Exercise objective:
Take the line that contains "Of all the point" and every line after it in the material below, and quote them exactly.

Raw records:
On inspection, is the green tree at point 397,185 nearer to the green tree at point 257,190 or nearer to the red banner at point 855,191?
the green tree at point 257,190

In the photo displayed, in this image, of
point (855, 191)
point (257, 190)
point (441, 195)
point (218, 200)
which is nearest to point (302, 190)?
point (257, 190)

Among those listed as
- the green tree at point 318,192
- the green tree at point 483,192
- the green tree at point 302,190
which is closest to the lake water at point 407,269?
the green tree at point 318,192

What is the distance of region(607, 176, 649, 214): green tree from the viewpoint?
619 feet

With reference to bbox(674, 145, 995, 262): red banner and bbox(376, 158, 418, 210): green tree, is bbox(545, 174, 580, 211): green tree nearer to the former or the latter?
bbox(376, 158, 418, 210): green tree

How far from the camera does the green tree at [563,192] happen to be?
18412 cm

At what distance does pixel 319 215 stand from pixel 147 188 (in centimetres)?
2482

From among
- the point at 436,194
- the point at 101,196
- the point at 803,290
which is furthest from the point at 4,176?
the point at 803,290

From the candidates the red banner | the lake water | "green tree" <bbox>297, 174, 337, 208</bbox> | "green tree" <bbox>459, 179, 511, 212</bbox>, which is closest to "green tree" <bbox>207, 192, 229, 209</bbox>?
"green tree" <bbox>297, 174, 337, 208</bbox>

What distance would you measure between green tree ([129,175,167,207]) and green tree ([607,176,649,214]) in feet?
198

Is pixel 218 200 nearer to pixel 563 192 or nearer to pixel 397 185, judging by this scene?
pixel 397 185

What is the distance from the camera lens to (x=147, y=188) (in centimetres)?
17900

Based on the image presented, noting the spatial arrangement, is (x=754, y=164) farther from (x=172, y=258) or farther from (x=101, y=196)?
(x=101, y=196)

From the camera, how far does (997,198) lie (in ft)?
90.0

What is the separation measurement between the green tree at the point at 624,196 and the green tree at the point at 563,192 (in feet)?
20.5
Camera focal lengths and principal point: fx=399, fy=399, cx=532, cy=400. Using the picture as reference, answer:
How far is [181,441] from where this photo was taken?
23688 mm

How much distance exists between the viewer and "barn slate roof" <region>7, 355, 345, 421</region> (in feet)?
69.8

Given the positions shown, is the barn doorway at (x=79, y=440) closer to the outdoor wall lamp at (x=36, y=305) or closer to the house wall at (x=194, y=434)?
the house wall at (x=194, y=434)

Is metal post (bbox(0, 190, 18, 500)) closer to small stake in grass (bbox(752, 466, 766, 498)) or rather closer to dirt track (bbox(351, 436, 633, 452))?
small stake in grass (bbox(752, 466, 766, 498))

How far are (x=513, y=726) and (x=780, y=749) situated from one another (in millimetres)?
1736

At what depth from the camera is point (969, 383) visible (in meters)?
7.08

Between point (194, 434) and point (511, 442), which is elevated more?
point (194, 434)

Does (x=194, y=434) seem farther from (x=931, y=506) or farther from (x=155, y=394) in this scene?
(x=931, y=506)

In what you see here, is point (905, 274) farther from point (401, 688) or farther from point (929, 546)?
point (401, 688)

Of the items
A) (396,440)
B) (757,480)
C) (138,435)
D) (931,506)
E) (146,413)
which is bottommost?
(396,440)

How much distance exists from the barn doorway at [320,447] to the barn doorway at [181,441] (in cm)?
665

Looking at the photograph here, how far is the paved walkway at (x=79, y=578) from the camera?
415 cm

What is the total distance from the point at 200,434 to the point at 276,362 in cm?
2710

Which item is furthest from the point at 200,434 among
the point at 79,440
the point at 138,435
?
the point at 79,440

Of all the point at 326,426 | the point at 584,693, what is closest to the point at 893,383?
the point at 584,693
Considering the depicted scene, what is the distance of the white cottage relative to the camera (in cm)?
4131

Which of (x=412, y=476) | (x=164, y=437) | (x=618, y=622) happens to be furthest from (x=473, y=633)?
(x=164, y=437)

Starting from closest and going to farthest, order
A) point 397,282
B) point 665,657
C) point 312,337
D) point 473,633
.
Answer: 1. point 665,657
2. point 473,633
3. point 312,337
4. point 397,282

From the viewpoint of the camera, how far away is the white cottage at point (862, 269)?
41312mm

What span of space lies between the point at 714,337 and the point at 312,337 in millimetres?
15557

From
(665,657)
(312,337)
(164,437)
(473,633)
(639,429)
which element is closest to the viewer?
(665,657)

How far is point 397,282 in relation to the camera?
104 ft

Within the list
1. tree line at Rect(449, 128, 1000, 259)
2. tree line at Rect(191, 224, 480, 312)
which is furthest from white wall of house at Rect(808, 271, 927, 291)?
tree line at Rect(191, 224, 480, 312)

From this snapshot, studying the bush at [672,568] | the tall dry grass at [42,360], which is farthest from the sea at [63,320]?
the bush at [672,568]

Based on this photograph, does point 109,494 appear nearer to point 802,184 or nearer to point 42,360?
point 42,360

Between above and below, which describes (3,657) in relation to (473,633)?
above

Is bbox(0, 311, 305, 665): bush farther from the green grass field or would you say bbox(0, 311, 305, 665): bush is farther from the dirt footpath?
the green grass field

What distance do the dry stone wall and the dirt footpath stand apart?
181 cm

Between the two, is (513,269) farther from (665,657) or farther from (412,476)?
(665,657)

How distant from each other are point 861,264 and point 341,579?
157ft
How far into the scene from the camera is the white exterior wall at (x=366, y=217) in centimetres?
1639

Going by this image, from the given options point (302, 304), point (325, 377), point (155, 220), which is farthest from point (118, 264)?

Response:
Of all the point at 326,426 | the point at 584,693, what is closest to the point at 893,383?
the point at 584,693
Considering the depicted scene, what is the distance of the white cottage relative to the camera (in cm)?
4131

Which of (x=412, y=476) | (x=164, y=437) | (x=618, y=622) happens to be furthest from (x=473, y=633)?
(x=164, y=437)

Starting from closest and going to farthest, order
A) point 397,282
B) point 665,657
C) point 312,337
D) point 473,633
.
Answer: 1. point 665,657
2. point 473,633
3. point 312,337
4. point 397,282

From the viewpoint of the camera, how far away is the white cottage at point (862, 269)?
41312mm

What span of space lies between the point at 714,337 and the point at 312,337 in millimetres?
15557

From
(665,657)
(312,337)
(164,437)
(473,633)
(639,429)
which element is closest to the viewer?
(665,657)

How far is point 397,282 in relation to the camera?
104 ft

Within the list
1. tree line at Rect(449, 128, 1000, 259)
2. tree line at Rect(191, 224, 480, 312)
which is furthest from white wall of house at Rect(808, 271, 927, 291)?
tree line at Rect(191, 224, 480, 312)

From this snapshot, studying the bush at [672,568] | the tall dry grass at [42,360], which is farthest from the sea at [63,320]?
the bush at [672,568]

Based on this photograph, does point 109,494 appear nearer to point 802,184 or nearer to point 42,360?
point 42,360

Between above and below, which describes (3,657) in relation to (473,633)?
above

Is bbox(0, 311, 305, 665): bush farther from the green grass field or would you say bbox(0, 311, 305, 665): bush is farther from the dirt footpath?
the green grass field

What distance do the dry stone wall and the dirt footpath stand apart?
181 cm

Between the two, is (513,269) farther from (665,657) or farther from (412,476)?
(665,657)

How distant from each other are point 861,264 and point 341,579?
157ft
How far into the scene from the camera is the white exterior wall at (x=366, y=217) in centimetres?
1639

Going by this image, from the given options point (302, 304), point (325, 377), point (155, 220), which is farthest from point (118, 264)?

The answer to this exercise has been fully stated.